Tuesday, June 9, 2009

Greenplum speeds creation of 'self-service' data warehouses with Enterprise Data Cloud release

Greenplum has charged headlong into cloud computing with this week's announcement of its Enterprise Data Cloud (EDC) Initiative, which aims to bring "self-service" provisioning to data warehousing and business analytics.

The San Mateo, Calif. company, which provides large-scale data processing and data analytics, says its new initiative, as well as the general availability of Greenplum Database 3.3, improves on costly and inflexible solutions that have dominated the market for decades. [Disclosure: Greenplum is a sponsor of BriefingsDirect podcasts.]

Greenplum's goal: To foster speedy creation of vast data warehouses by non-IT personnel in either public or private cloud configurations. The value of data warehouses and the business intelligence (BI) payoffs they provide are clear. And Greenplum is correct in identifying that creating warehouses from disparate data sources has been difficult, expensive and labor-intensive.

At the heart of the EDC initiative is a software-based platform that enables enterprises to create and manage any number of data warehouses and data marts that can be deployed across a common pool of physical, virtual, or public cloud infrastructures.

The key building blocks of the platform include:
  • Self-service provisioning: providing analysts and database administrators (DBAs) the ability to provision new data warehouses and data marts in minutes with a single click.

  • Massive scale and elastic expansion: the ability to load, store, and manage data at petabyte scale, and dynamically expand the size of the system without system downtime.

  • Highly optimized parallel database core: a parallel database that is optimized for business intelligence (BI) and analytics and that is linearly scalable.
Greenplum Database 3.3 is the latest version of the company's flagship database software, which adds a wide range of capabilities to streamline management and enhance performance. Among the enhancements aimed at DBAs and IT professionals:
  • Online system expansion: the ability to add servers to a database system and expand across the new servers while the system is online and responding to queries. Each additional server adds additional storage capacity, query performance and loading performance to the system.

  • pgAdmin III administration console: an enhanced version of pgAdmin III, which is the most popular and feature-rich open-source administration and development platform for PostgreSQL.

  • Scalability-optimized management commands: a range of enhancements to management commands, including starting and stopping the database, analyzing tables, reintegration of failed nodes into the system. This is designed to improve performance and scalability on very large systems.
Database 3.3 is supported on server hardware from a range of vendors including HP, Dell, Sun and IBM. The software is also supported for such non-production uses as development and evaluation on Mac OSX 10.5, Red Hat Enterprise Linux 5.2 or higher (32-bit) and CentOS Linux 5.2 or higher (32-bit).

As part of the EDC initiative, Greenplum is assembling an ecosystem of customers and partners who embrace this new approach and are collaborating with Greenplum to create new technologies and standards that leverage the capabilities of the EDC platform. Early participants deploying EDC platforms on Greenplum Database include Fox Interactive Media/MySpace, Zions Bancorporation and Future Group.

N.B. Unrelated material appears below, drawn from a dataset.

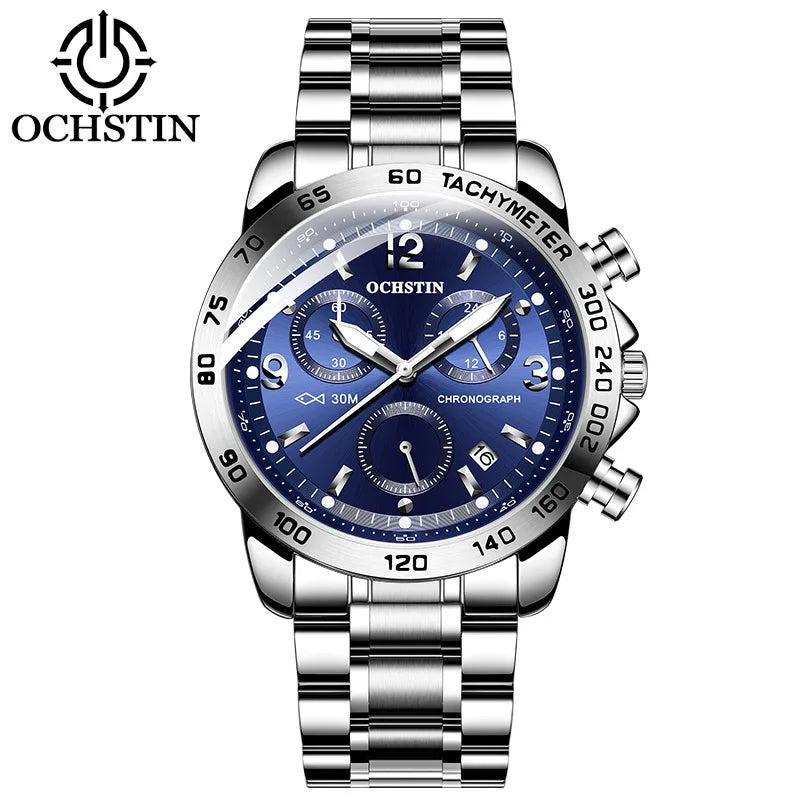 OCHSTIN 6123B GQ6123B Leisure Stainless Steel Strap Sports Multi Functional Quartz Movement Chronograph Waterproof Men's Watches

I think that BI vendors will want to join in allowing Greenplum, among others, to refine and advance the notion of data warehouse "middleware" layers. This takes a burden off of IT, which can focus on providing virtualized resource pools in which to deploy solutions such as Greenplum's.

As commodity hardware is used to undergird these virtualized on-premises clouds, the total costs contract. And, as we've seen with Amazon, Rackspace and others, the costs for moving data to a third-party clouds offers other potentially compelling cost advantages, even as scale issues about moving data around and security concerns are being addressed.

The automated warehouse layer approach benefits the BI vendors, as their tools and analystics engines can leverage the coalesced cloud-based data that Greenplum provides. The more and better the data, the better the BI. Cloud providers, too, may examine Greenplum with an eye to prtoviding data warehouse instances "as a service," a value-added data service opportunity to expand general cloud services.

And, of course, the biggest winners are the business analysts and business managers -- at enterprises as well as SMBs -- who can finally get the insights from massive data pools that they long for and a price they can realistically consider.

There will be a building symbiotic relationship between cloud computing and such data warehousing solutions as Greenplum's Enterprise Data Cloud. The more data that can become housed in accessible clouds, the more need to access, manage and provision additional data for analysis pay-offs.

And the more tools there are for leveraging cloud-based data, the more value there will be to moving data to clouds ... on so on. The chicken-and-egg relationship is clearly under way, with solutions providers like Greenplum offering a needed catalyst to the ramp-up process.